-- START Data to process --

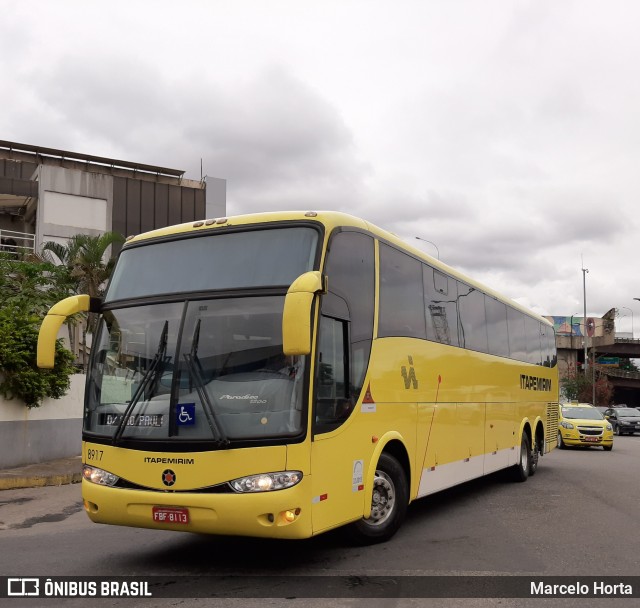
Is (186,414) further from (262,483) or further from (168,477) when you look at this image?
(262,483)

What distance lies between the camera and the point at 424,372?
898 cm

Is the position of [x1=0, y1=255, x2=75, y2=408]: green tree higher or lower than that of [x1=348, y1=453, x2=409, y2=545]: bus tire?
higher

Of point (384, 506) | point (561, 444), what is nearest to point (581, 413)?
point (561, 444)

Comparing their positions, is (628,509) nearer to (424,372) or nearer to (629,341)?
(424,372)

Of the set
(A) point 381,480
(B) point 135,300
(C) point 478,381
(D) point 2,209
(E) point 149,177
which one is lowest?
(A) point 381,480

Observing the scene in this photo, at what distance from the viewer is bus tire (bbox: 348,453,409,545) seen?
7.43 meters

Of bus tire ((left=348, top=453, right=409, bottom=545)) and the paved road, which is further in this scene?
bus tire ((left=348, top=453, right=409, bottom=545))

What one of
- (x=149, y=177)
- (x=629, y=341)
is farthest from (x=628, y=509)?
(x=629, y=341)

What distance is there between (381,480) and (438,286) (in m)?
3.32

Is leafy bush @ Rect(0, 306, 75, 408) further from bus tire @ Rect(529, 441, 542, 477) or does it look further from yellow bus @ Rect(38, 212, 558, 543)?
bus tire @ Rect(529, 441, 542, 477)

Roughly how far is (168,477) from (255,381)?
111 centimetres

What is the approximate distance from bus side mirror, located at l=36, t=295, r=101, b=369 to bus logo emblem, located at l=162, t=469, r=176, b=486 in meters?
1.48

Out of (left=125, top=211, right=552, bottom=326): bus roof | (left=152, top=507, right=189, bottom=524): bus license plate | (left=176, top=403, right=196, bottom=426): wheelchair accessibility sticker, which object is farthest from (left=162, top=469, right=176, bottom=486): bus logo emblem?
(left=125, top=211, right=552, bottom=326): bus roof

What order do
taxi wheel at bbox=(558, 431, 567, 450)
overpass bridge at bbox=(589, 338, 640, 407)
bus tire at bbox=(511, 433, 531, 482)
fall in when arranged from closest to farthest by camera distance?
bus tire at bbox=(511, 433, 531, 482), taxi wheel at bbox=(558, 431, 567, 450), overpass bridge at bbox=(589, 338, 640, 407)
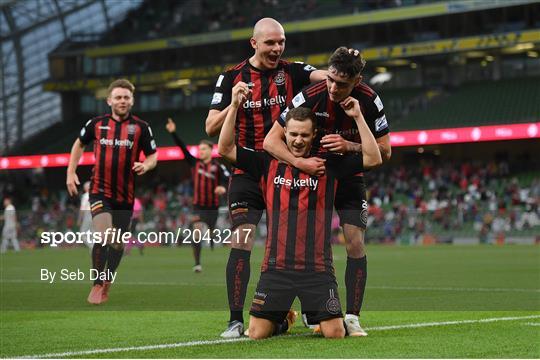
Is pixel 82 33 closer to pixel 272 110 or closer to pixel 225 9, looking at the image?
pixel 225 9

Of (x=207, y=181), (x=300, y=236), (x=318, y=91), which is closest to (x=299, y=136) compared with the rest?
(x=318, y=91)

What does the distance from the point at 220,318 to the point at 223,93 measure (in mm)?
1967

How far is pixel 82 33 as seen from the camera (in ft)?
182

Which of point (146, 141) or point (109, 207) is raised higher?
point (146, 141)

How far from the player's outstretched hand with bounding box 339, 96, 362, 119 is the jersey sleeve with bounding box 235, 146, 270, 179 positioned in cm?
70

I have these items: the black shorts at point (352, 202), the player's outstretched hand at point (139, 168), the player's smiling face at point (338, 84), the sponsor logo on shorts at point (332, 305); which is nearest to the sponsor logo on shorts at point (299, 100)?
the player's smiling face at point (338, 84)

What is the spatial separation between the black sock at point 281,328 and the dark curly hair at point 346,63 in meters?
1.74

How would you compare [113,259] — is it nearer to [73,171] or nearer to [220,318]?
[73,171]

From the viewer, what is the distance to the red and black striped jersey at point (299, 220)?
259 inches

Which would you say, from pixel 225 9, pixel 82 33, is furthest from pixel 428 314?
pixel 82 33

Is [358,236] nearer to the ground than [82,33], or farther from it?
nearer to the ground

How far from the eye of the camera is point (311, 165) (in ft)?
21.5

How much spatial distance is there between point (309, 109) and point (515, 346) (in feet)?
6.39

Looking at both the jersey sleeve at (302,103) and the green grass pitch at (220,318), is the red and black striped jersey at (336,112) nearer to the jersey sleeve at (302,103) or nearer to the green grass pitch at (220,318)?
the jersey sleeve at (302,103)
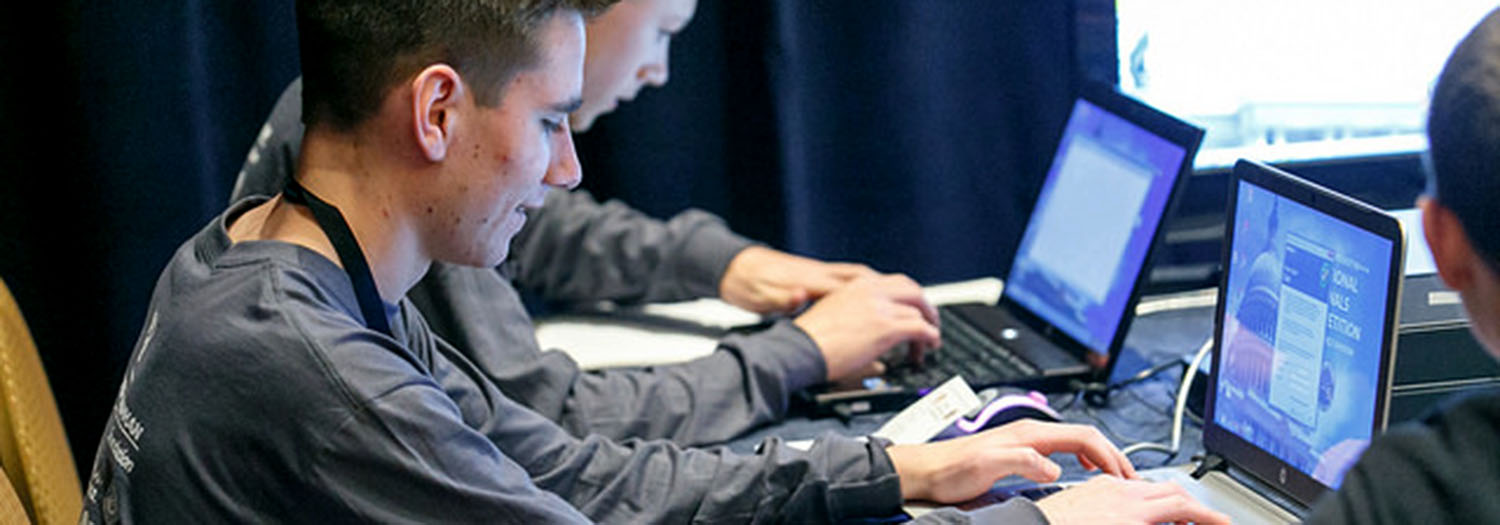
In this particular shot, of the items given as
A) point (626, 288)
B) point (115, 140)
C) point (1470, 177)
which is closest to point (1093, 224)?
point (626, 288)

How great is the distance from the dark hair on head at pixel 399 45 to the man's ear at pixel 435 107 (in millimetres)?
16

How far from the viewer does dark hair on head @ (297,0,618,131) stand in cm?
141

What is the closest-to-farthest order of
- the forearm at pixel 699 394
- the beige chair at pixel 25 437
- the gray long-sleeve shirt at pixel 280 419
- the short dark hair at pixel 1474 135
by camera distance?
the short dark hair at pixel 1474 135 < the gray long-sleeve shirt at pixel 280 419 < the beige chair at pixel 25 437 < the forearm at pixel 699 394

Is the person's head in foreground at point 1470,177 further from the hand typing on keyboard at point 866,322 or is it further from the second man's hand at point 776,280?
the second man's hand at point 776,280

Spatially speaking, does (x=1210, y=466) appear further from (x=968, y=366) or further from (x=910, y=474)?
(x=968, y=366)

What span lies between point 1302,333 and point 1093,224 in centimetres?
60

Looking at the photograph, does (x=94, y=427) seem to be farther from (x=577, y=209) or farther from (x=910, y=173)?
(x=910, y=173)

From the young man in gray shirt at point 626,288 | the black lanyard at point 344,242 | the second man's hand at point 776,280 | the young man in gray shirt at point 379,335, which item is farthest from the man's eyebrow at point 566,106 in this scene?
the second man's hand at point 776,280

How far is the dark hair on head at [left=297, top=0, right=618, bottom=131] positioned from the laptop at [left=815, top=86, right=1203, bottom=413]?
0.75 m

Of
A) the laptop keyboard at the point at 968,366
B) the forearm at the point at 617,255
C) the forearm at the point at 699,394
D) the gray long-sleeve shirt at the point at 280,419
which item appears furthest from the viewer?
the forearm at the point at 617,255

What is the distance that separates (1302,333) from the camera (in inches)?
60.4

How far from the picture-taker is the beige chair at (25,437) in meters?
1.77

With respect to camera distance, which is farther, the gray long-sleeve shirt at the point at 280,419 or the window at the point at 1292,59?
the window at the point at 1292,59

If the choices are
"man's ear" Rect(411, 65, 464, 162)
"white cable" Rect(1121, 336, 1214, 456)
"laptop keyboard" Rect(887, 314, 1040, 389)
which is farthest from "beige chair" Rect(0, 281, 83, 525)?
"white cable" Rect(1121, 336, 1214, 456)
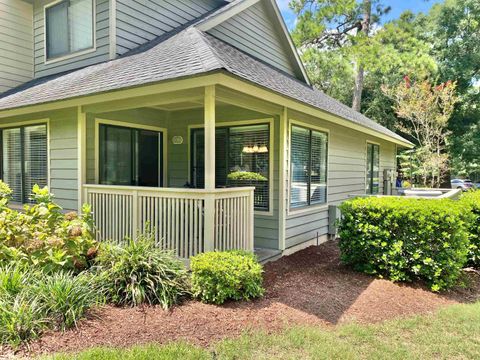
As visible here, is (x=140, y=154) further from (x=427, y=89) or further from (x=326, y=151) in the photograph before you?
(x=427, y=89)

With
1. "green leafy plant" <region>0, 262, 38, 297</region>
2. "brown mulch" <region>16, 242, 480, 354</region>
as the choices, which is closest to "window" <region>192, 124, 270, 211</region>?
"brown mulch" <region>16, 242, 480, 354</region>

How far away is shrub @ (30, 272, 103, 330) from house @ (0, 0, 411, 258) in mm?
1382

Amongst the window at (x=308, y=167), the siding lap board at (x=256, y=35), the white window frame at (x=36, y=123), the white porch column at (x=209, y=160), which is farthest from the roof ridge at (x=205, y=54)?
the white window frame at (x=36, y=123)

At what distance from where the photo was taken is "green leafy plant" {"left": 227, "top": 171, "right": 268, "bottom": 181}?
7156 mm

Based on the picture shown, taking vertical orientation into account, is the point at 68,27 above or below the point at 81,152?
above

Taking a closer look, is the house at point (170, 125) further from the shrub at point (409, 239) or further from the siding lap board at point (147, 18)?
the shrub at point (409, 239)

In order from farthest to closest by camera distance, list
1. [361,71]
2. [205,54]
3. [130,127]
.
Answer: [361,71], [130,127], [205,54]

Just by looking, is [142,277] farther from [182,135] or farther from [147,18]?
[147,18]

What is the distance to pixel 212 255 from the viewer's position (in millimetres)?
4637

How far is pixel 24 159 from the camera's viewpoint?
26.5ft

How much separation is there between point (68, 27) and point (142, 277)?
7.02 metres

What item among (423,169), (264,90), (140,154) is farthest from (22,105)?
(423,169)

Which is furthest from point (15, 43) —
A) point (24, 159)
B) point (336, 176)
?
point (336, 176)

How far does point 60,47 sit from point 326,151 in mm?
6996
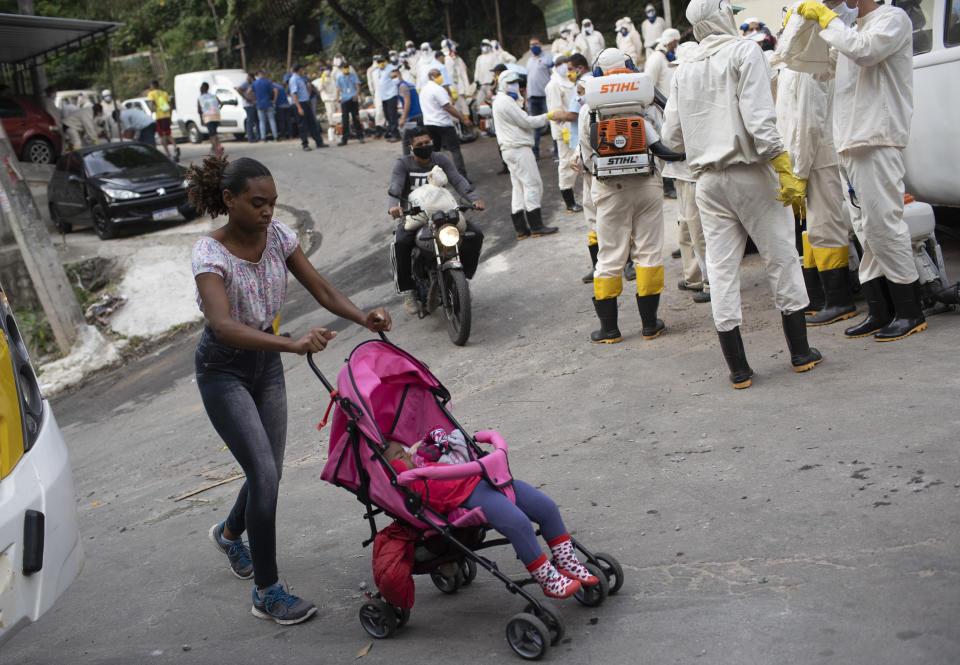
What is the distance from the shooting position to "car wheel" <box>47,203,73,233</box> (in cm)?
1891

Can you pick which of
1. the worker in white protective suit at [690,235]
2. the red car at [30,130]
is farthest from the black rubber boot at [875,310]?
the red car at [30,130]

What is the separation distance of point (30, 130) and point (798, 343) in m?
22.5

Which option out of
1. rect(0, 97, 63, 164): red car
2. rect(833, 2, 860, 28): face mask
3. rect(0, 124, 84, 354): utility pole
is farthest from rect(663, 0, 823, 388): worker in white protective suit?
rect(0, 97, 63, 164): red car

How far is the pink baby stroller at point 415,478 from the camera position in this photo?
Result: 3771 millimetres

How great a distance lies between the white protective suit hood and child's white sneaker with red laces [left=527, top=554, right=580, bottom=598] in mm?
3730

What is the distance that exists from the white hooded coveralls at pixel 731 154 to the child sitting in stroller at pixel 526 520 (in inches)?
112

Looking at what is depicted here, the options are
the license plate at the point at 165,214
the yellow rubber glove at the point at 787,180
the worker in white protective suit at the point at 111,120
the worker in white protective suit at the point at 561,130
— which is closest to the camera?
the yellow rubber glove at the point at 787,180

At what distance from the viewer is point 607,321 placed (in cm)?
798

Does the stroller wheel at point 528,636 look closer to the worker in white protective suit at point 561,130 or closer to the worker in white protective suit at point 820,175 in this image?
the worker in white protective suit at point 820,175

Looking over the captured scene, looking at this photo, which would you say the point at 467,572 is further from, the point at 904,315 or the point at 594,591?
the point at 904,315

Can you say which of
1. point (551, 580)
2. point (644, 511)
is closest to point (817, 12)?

-- END Data to process --

# Task
Rewrite the records from the line with "How far is the pink" up to and including the last line of the records, replacing "stroller" with "pram" and leaving everything else unchanged.

# Exercise response
How far is the pink baby pram at point 415,478 from the camera position in this photo?
Result: 3771 millimetres

How great a distance lies between the white protective suit hood and child's white sneaker with red laces [left=527, top=554, right=580, bottom=598] in mm?
3730

What is the distance that exists from the white hooded coveralls at pixel 731 154 to the child sitting in pram at pixel 526 520 (in inches)?
112

Looking at what is depicted here, the options are
the license plate at the point at 165,214
the yellow rubber glove at the point at 787,180
the worker in white protective suit at the point at 111,120
the worker in white protective suit at the point at 561,130
— which is closest to the camera?
the yellow rubber glove at the point at 787,180

At what distance from the viewer is point 607,321 placed (in cm)?
798

Does the pram wheel at point 528,636 look closer to the worker in white protective suit at point 561,130 or closer to the worker in white protective suit at point 820,175 in this image?
the worker in white protective suit at point 820,175

Looking over the captured scene, looking at this photo, which would you say the point at 467,572 is further from, the point at 904,315 or the point at 594,591?
the point at 904,315

Can you say which of
1. point (551, 580)
2. point (644, 511)
is closest to point (817, 12)?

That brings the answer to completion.